OBJECTIVE: Reproduce the rows below from the line containing "What is highest out of" through the end of the rows, inclusive, replacing "highest" with "topmost" and leaving everything else unchanged.

DATA FOR THE TASK:
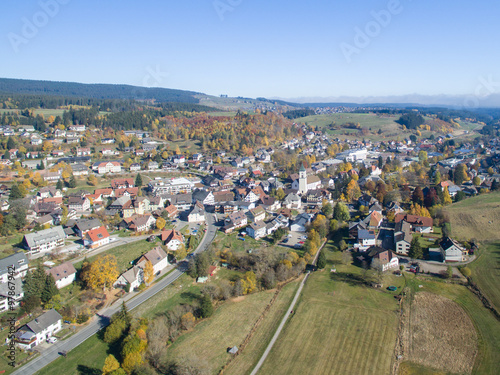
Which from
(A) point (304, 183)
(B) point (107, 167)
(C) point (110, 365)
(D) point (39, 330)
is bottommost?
(C) point (110, 365)

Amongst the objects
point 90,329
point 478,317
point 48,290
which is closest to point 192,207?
point 48,290

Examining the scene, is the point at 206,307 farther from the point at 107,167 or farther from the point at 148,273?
the point at 107,167

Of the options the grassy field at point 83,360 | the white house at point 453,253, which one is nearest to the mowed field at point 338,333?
the white house at point 453,253

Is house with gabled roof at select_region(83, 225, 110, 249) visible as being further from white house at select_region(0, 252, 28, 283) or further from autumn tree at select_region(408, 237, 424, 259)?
autumn tree at select_region(408, 237, 424, 259)

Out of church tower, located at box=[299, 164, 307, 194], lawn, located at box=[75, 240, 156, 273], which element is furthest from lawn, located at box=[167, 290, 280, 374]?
church tower, located at box=[299, 164, 307, 194]

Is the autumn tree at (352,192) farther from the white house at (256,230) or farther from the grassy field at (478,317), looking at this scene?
the grassy field at (478,317)

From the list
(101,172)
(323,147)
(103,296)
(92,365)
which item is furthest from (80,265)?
(323,147)
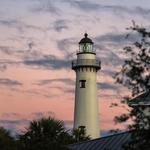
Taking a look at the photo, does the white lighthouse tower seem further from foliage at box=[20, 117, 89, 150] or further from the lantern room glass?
foliage at box=[20, 117, 89, 150]

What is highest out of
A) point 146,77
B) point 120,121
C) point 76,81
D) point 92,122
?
point 76,81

FULL RESPONSE:
What is topmost out of
A) point 146,77
B) point 120,121
C) point 76,81
D) point 92,122
?
point 76,81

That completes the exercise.